Power Doppler is a technique used to overlay a map of blood flow over a 2D anatomical B-mode image. The Power Doppler signal does not provide information on directionality, but velocity is shown as shades of orange. This imaging mode is traditionally used to aid in the visualization of overall vascularity in specific anatomical target, i.e. tumors.
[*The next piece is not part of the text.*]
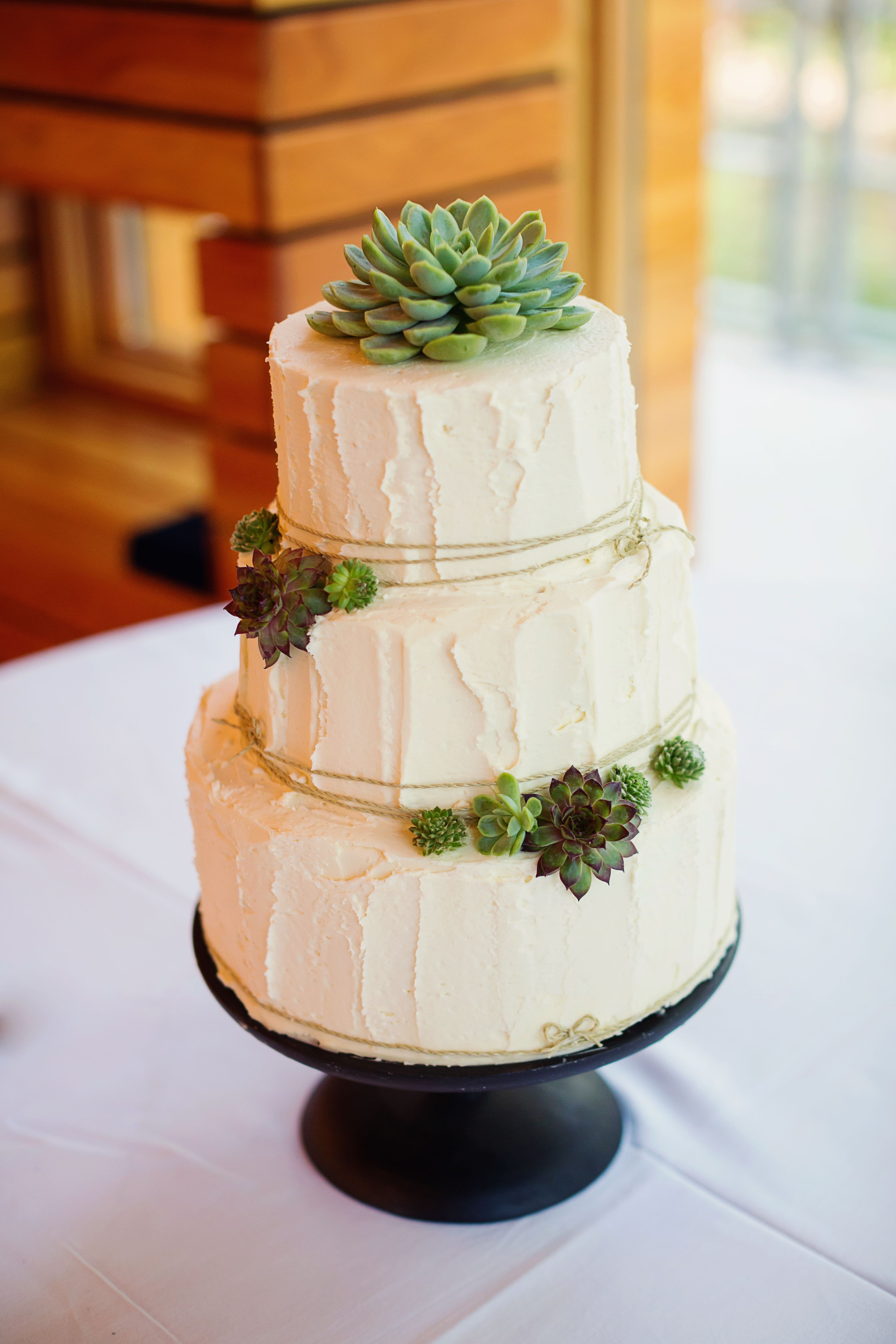 Rustic Buttercream Wedding Cakes  Buttercream Wedding Cake with Succulent Detail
Power Doppler of a small subcutaneous tumor on the mouse hind limb
PW Doppler is used to measure blood flow velocity as a function of time, and is displayed as a spectrogram. The sample volume for this mode is typically placed on a Color Doppler image, this image can be live updated at any point for image optimization and sample volume placement. In PW Doppler the user has the option to assign an angle correction to the spectrogram data to ensure accurate velocity values are displayed. This angle should be minimized where possible, by adjusting the angle of the probe, to ensure accurate and reproducible measurements.
Tissue Doppler, like PW Doppler, displays a spectrogram over time, however with Tissue Doppler the measurement is being made on the tissue velocity not blood. The sample volume is traditionally placed over the annulus of a valve leaflet, i.e. the mitral annulus, to measure the movement of the tissue in this area. The sample volume for this mode is placed on a 2D B-mode image which can be live updated at any point during image optimization.
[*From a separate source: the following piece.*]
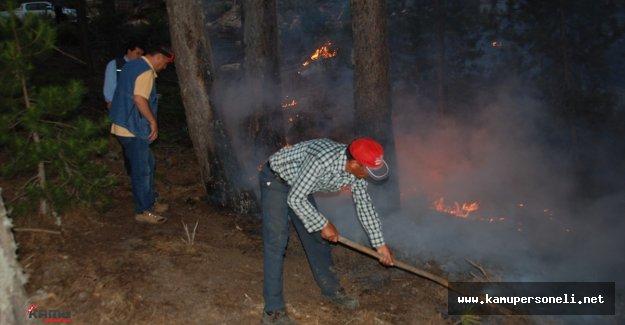 Aydın'da Orman Yangını Şiddetle Devam Ediyor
Contrast mode is used detect the presence of microbubble contrast agents, typically injected intravenously into the imaging subject. There are two acquisition techniques available: reference subtracted, and harmonic imaging.
In reference subtracted images a “reference” 2D B-mode image is acquired prior to the injection of the contrast agent. This is then subtracted from the cineloop in which the contrast agent was injected. The subtracted image, representing the injected contrast agent, is colored green and overlaid on the original cineloop. This is possible with either the PB406e or PB207e probes.
Using the harmonic imaging technique first a standard B-mode image is acquired to understand the anatomical structure being imaged. Once in harmonic imaging the system will display only the harmonic signal and most of the anatomical structures will be lost. As the contrast agent is injected the microbubbles will return a strong harmonic signal as they enter and pass through the imaging plane. This technique is possible only with the PB207e probe.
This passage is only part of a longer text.